§ **TEXTABSCHNITT**
- - -
Diese Etappe verlangt uns einiges an Überwindung ab, aber wir haben zugesagt. Nur wenige Tage später befinden wir uns in einer Kleingartenanlage im Erfurter Nordosten, unweit der Bahntrasse. Um uns herum: Bienen. Hunderttausende. Stadtimkerin Steffi Schneider flucht, sie wurde gerade gestochen. Mit dennoch bemerkenswerter Gelassenheit hantiert sie gemeinsam mit ihrer Kollegin Nadja Körner an den Bienenkästen. Blauer Rauch quillt aus dem Smoker, der eigentlich die Stechlust der Bienen bremsen soll.

In einer kleinen Dose isolieren sie eine einzelne Biene. Sie bekommt einen Punkt roter Leuchtfarbe auf den Rücken. "So kennzeichnen wir die Jungkönigin, um sie später besser vom restlichen Volk unterscheiden zu können. Jeder Jahrgang hat eine andere Farbe, daran kann man später das Alter ablesen", erläutert Nadja Körner. 30 - 60.000 Arbeiterinnen leben in einem Bienenvolk. "Wir müssen vor allem darauf achten, dass es nicht zu viele werden, sonst schwärmen sie aus und bauen sich ein irgendwo ein neues Nest." Die Imkerei betreiben die beiden als ein Hobby, leben können und wollen sie davon nicht. Belohnt werden sie mit ihrem eigenen Stadthonig, der frei von Pestiziden ist und besonders aromatisch schmeckt.
- - -
§ **ÜBUNGSAUFGABEN**
a – Beantworte diese Fragen zum Text über die Erfurter Stadtimkerinnen:
(i) Wo liegt die Kleingartenanlage, in der sich die Bienenkästen befinden?
(ii) Welche Farbe bekommt die Jungkönigin auf den Rücken?
(iii) Was zeichnet den Stadthonig der beiden Imkerinnen aus?
b – Erkläre mit dem Text über die Erfurter Stadtimkerinnen, warum die Jungkönigin einen Farbpunkt bekommt.
c – Schreib den Text über die Erfurter Stadtimkerinnen nach seinem letzten Satz weiter.
Die Zeilen spielen hier keine Rolle.

§ **AUSZÜGE DER ZEILEN**
- - -
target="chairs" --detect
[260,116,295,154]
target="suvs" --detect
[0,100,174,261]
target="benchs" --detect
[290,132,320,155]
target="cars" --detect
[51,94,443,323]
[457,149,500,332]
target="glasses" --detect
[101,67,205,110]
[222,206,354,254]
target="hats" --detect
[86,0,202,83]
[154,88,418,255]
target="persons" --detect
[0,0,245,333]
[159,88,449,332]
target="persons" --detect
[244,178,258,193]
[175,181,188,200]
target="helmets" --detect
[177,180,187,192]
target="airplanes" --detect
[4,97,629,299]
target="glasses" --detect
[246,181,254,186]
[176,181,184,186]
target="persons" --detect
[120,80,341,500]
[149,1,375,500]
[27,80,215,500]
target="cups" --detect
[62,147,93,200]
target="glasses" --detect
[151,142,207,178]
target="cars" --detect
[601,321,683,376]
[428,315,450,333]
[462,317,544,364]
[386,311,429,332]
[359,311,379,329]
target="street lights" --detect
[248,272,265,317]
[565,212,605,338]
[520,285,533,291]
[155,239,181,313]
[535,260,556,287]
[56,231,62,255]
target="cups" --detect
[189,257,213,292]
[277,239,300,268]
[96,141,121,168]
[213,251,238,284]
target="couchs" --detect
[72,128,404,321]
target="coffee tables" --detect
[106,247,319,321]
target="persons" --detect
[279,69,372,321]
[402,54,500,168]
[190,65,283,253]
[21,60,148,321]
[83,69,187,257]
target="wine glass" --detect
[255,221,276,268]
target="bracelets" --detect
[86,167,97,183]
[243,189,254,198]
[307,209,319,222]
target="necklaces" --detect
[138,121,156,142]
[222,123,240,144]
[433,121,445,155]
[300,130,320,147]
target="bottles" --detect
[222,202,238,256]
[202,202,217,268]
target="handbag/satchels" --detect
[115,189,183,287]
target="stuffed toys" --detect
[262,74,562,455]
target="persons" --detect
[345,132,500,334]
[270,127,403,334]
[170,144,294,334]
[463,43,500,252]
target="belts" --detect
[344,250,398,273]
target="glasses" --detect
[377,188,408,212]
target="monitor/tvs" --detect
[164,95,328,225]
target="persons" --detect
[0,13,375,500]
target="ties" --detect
- - -
§ **LÖSUNGEN**
a –
(i) Im Erfurter Nordosten, unweit der Bahntrasse.
(ii) Einen Punkt roter Leuchtfarbe.
(iii) Er ist frei von Pestiziden und schmeckt besonders aromatisch.

b – Mit dem Farbpunkt lässt sich die Jungkönigin später besser vom restlichen Volk unterscheiden. Da jeder Jahrgang eine andere Farbe bekommt, kann man daran außerdem ihr Alter ablesen.

c –
Schon einen Tag später treffen wir Nadja Körner wieder. Gemeinsam mit anderen Erfurter Stadtimkern bestreiten sie den "Bee Day" – einen Aktionstag rund um die Honigbiene. Der Ort des Geschehens könnte passender nicht sein: die Lagune – ein urbaner Garten mit Raum für Soziokultur und Naturbildung. Zwischen Honigschleudern, Bienenquiz und Livemusik schlendern junge Familien. Kinder tollen wild umher. Die Bienen hätte sie aus Sicherheitsgründen zu Hause gelassen, erklärt uns Nadja Körner, die an einer Tafel über die Standorte der Erfurter Imker informiert.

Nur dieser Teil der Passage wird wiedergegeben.